● **The task**:
Retype the entire listing below verbatim, line by line, without changing anything.
====== Supplied material
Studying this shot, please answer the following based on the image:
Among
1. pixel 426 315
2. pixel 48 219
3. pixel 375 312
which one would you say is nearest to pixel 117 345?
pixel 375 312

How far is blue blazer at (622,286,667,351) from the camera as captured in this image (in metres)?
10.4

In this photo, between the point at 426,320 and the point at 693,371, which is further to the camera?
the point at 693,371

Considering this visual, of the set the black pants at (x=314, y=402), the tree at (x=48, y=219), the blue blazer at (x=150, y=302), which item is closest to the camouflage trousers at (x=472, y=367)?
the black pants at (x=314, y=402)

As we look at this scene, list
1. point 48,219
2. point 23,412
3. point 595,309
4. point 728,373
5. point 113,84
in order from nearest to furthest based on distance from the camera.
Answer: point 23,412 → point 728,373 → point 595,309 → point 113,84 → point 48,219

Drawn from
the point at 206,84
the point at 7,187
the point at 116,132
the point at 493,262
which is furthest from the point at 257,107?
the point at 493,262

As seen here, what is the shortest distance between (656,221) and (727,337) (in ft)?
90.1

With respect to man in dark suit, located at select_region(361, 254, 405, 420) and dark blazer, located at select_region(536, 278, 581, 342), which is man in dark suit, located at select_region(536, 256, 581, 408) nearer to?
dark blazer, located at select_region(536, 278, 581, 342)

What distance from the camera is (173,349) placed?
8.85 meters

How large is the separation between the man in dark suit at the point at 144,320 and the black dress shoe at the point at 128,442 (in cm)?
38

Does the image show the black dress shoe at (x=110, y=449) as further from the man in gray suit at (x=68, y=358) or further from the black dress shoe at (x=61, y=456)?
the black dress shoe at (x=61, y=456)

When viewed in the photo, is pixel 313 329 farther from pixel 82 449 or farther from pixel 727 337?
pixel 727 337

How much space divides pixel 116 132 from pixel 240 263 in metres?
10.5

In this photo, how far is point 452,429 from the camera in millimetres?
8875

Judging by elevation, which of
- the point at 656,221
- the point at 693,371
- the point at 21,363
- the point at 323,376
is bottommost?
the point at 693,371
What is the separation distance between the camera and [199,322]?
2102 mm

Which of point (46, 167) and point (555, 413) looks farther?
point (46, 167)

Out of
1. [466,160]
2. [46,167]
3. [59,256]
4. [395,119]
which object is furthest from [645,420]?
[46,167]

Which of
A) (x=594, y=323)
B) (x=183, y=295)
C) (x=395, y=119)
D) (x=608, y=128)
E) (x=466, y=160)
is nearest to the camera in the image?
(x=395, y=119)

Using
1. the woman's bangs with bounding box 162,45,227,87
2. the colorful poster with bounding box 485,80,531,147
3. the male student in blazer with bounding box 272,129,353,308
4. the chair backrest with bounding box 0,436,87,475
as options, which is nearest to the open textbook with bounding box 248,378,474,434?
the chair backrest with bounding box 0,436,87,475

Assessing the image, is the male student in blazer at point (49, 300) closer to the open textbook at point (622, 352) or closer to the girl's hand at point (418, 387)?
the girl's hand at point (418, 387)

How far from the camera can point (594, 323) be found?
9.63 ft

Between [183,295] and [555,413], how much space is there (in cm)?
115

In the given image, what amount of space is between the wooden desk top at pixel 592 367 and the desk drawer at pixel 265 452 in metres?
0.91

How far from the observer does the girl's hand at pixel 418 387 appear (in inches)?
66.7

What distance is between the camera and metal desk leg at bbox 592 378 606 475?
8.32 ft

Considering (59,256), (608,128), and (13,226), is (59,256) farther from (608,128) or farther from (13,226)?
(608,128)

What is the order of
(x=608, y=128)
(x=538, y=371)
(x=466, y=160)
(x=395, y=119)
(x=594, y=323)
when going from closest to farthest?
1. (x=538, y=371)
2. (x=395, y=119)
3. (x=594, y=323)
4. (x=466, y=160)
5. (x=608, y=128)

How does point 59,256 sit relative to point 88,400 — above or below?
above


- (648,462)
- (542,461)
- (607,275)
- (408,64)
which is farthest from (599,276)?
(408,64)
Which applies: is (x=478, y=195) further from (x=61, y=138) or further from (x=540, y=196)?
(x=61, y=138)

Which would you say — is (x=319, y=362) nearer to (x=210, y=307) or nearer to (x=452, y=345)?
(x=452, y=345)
============
● **Response to the task**:
Studying this shot, please answer the following based on the image:
Among
1. pixel 426 315
2. pixel 48 219
3. pixel 375 312
which one would you say is nearest to pixel 117 345?
pixel 375 312

How far is blue blazer at (622,286,667,351) from the camera as captured in this image (in metres)?
10.4

In this photo, between the point at 426,320 and the point at 693,371, which is further to the camera?
the point at 693,371

Considering this visual, of the set the black pants at (x=314, y=402), the tree at (x=48, y=219), the blue blazer at (x=150, y=302), which item is closest to the camouflage trousers at (x=472, y=367)?
the black pants at (x=314, y=402)

As we look at this scene, list
1. point 48,219
2. point 23,412
3. point 595,309
4. point 728,373
5. point 113,84
in order from nearest to furthest based on distance from the camera.
Answer: point 23,412 → point 728,373 → point 595,309 → point 113,84 → point 48,219

Drawn from
the point at 206,84
the point at 7,187
the point at 116,132
the point at 493,262
which is furthest from the point at 257,107?
the point at 493,262

As seen here, what is the shortest distance between (656,221) and (727,337) (in ft)?
90.1

With respect to man in dark suit, located at select_region(361, 254, 405, 420) and dark blazer, located at select_region(536, 278, 581, 342), which is man in dark suit, located at select_region(536, 256, 581, 408) nearer to?
dark blazer, located at select_region(536, 278, 581, 342)

What distance from the camera is (173,349) placed?
8.85 meters

How large is the separation between the man in dark suit at the point at 144,320 and the black dress shoe at the point at 128,442 (in cm)?
38

Does the image show the black dress shoe at (x=110, y=449) as further from the man in gray suit at (x=68, y=358) or further from the black dress shoe at (x=61, y=456)?
the black dress shoe at (x=61, y=456)

When viewed in the photo, is pixel 313 329 farther from pixel 82 449 or farther from pixel 727 337?
pixel 727 337

How much space divides pixel 116 132 from pixel 240 263 in metres?
10.5

In this photo, how far is point 452,429 from the camera in millimetres?
8875

Judging by elevation, which of
- the point at 656,221
- the point at 693,371
- the point at 21,363
- the point at 323,376
is bottommost?
the point at 693,371
What is the separation distance between the camera and [199,322]?
2102 mm

Which of point (46, 167) and point (555, 413) looks farther?
point (46, 167)

Out of
1. [466,160]
2. [46,167]
3. [59,256]
4. [395,119]
which object is furthest from [645,420]?
[46,167]

Which of
A) (x=594, y=323)
B) (x=183, y=295)
C) (x=395, y=119)
D) (x=608, y=128)
E) (x=466, y=160)
is nearest to the camera in the image?
(x=395, y=119)

Using
1. the woman's bangs with bounding box 162,45,227,87
2. the colorful poster with bounding box 485,80,531,147
3. the male student in blazer with bounding box 272,129,353,308
4. the chair backrest with bounding box 0,436,87,475
as options, which is nearest to the open textbook with bounding box 248,378,474,434?
the chair backrest with bounding box 0,436,87,475

Assessing the image, is the male student in blazer at point (49, 300) closer to the open textbook at point (622, 352) or closer to the girl's hand at point (418, 387)?
the girl's hand at point (418, 387)

How far from the camera can point (594, 323) be found?
9.63 ft

Between [183,295] and [555,413], how much space is there (in cm)?
115

In the given image, what amount of space is between the wooden desk top at pixel 592 367 and the desk drawer at pixel 265 452 in metres?
0.91

How far from the observer does the girl's hand at pixel 418 387 appear (in inches)?
66.7

What distance is between the camera and metal desk leg at bbox 592 378 606 475?
8.32 ft

Considering (59,256), (608,128), and (13,226), is (59,256) farther from (608,128) or farther from (13,226)?
(608,128)

What is the order of
(x=608, y=128)
(x=538, y=371)
(x=466, y=160)
(x=395, y=119)
(x=594, y=323)
when going from closest to farthest?
1. (x=538, y=371)
2. (x=395, y=119)
3. (x=594, y=323)
4. (x=466, y=160)
5. (x=608, y=128)

How does point 59,256 sit relative to point 88,400 — above or below?
above


- (648,462)
- (542,461)
- (607,275)
- (408,64)
which is farthest from (599,276)?
(408,64)
Which applies: is (x=478, y=195) further from (x=61, y=138) or further from (x=540, y=196)?
(x=61, y=138)

Which would you say — is (x=319, y=362) nearer to (x=210, y=307) or nearer to (x=452, y=345)?
(x=452, y=345)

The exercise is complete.